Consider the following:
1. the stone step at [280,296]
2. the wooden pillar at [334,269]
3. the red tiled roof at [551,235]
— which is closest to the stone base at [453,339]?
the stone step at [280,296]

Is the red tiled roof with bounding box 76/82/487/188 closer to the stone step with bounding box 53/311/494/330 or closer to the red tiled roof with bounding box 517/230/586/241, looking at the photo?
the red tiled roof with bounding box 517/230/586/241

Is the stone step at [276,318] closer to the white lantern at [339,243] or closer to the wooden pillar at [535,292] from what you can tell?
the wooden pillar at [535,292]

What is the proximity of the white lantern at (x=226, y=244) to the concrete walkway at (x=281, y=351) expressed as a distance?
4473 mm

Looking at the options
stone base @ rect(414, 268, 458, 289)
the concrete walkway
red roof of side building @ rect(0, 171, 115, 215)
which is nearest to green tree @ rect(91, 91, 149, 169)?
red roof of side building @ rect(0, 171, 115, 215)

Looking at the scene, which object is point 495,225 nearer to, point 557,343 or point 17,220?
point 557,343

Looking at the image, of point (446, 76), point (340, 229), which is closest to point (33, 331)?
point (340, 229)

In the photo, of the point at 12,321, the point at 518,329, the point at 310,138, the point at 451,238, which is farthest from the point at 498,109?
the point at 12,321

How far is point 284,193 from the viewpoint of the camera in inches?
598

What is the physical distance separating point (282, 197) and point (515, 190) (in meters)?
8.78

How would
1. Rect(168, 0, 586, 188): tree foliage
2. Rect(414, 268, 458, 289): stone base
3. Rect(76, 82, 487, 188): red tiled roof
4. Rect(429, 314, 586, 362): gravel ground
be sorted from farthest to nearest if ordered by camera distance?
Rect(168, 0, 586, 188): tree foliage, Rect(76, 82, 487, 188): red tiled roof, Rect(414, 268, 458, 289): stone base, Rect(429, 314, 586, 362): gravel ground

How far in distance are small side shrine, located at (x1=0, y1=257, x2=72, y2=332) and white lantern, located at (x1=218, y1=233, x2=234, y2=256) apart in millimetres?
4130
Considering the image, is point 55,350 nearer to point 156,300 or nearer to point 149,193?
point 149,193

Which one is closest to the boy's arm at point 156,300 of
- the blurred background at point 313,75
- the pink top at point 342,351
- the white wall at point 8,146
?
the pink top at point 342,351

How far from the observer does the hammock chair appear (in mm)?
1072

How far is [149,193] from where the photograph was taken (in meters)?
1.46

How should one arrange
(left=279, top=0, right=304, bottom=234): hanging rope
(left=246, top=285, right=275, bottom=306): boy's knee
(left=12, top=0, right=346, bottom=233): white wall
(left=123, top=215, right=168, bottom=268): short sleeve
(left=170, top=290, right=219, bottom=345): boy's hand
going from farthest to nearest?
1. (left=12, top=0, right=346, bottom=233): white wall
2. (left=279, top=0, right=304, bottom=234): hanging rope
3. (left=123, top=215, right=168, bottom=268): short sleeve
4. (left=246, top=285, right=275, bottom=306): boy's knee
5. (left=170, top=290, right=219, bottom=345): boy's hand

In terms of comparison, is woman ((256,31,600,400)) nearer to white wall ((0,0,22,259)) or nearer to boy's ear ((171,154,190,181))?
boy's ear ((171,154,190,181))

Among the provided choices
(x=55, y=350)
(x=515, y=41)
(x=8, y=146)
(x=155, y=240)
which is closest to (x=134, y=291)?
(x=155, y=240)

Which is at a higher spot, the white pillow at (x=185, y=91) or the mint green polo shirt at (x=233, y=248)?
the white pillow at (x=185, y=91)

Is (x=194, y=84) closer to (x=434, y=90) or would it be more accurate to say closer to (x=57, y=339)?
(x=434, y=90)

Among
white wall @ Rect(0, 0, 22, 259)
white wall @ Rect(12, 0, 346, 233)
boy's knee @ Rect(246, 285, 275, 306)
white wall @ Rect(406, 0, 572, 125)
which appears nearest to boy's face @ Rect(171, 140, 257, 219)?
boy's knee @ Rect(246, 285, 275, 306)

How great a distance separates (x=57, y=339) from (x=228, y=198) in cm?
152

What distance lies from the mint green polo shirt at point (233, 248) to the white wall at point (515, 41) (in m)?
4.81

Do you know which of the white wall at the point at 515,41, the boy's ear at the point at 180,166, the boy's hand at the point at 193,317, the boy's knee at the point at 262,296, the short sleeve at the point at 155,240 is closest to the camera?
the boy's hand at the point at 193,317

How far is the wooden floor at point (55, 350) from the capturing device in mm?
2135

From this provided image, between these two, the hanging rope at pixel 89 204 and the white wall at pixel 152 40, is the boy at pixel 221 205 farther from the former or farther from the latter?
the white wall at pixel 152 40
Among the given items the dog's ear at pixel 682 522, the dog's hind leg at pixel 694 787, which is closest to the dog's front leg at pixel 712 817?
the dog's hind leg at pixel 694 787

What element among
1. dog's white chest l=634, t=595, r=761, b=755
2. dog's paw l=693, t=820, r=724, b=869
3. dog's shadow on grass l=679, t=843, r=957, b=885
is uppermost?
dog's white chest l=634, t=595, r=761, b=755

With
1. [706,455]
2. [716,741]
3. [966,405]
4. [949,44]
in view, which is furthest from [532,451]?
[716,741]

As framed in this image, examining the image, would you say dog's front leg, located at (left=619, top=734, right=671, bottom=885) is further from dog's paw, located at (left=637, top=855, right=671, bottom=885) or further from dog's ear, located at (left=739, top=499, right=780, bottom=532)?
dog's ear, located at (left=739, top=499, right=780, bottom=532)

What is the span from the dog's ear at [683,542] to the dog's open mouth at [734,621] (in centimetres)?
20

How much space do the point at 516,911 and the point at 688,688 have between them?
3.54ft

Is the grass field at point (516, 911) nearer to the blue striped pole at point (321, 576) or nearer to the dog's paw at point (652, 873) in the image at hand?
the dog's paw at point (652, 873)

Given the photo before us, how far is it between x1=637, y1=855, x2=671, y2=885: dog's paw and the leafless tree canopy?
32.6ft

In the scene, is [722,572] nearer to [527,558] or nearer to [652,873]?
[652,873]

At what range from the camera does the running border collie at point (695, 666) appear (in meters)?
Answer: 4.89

● **REQUIRED TASK**:
Count the lines in the items above that contain the word "scene". Reply with the number alone.

● **TASK RESPONSE**:
2